Tuesday, May 30, 2017

CWG (Chapter 12)

Chapter 12: Interpreting Scripture as God's Word

Boyd is arguing against the exclusive use of the historical-critical method of interpretation (which considers the 'right' interpretation to be the derived from the original/surface-level meaning of the text). Not only does he point out that this method is relatively new, he considers it an affront to the way the church has read and interpreted Scripture throughout history. In contrast, Greg endorses the theological interpretation of Scripture (the TIS movement).

TIS recognizes the uniqueness of the Bible as the God-breathed book and posits that this should affect the way we read and interpret it (taking our cues from the early church). While the original meaning of a text is worth knowing, we should always interpret a text through the lens of the cross. This will involve finding deeper meanings (beyond the surface-level reading) with texts that seem to conflict with the revelation of Christ. It also involves recognizing that God (as the ultimate author) is free to say something through Scripture which is other-than what the original human authors intended. The primary meaning of Scripture must always be cruciform. Greg's version of TIS also believes in the unity of Scripture (not in the sense that Scripture contains no contradictions or differing perspectives, but in the sense that every passage of Scripture bears witness to the cross of Christ). Jesus completes the narrative of the Old Testament and causes us to read it in a revolutionary way.

The cruciform hermeneutic has allowed Boyd to no longer be embarrassed by troubling Old Testament texts.

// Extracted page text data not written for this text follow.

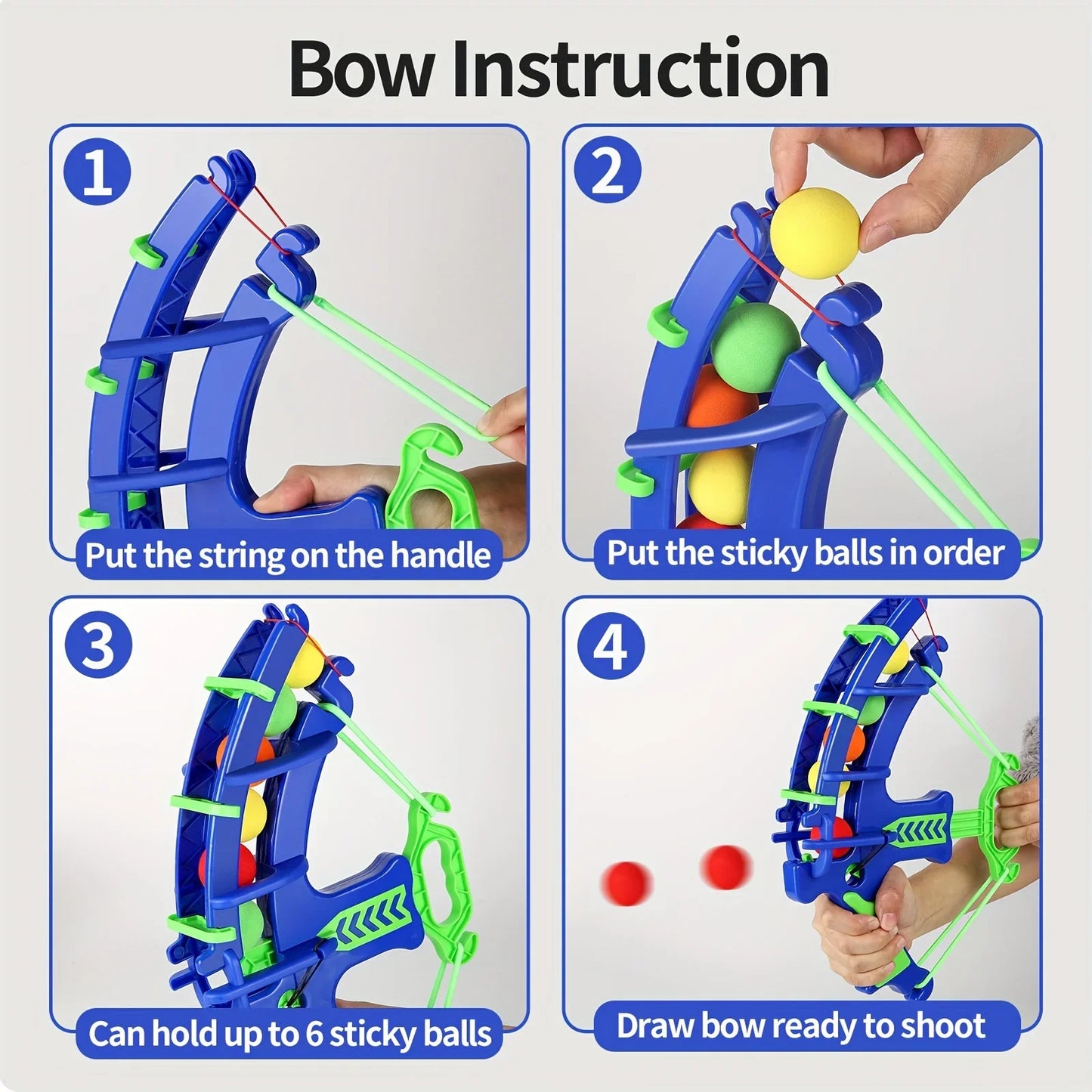 Bow Instruction

1

Put the string on the handle

2

Put the sticky balls in order

3

Can hold up to 6 sticky balls

4

Draw bow ready to shoot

Instead, seen in the light of Christ, these texts have become inspiring to him as God-breathed, cross-shaped texts. As a practical benefit, the cruciform hermeneutic also equips us to reach a world which is turned off by religious violence. The world doesn't like the idea of a warrior God... and this work aims to show that, in Jesus, such portraits of god have been crucified once and for all.

Like chapter 11, these pages laid some necessary (even if repetitive) groundwork for what will be fleshed-out in volume 2. Greg is going out of his way, here, to be open and up-front about the nature of his hermeneutic. It seems to me he has expressed his position well. Though much of it goes against the grain of how I've been taught to read Scripture, I find myself open (and even agreeable) to reading Scripture with this hermeneutical method. I look forward to chapter 2.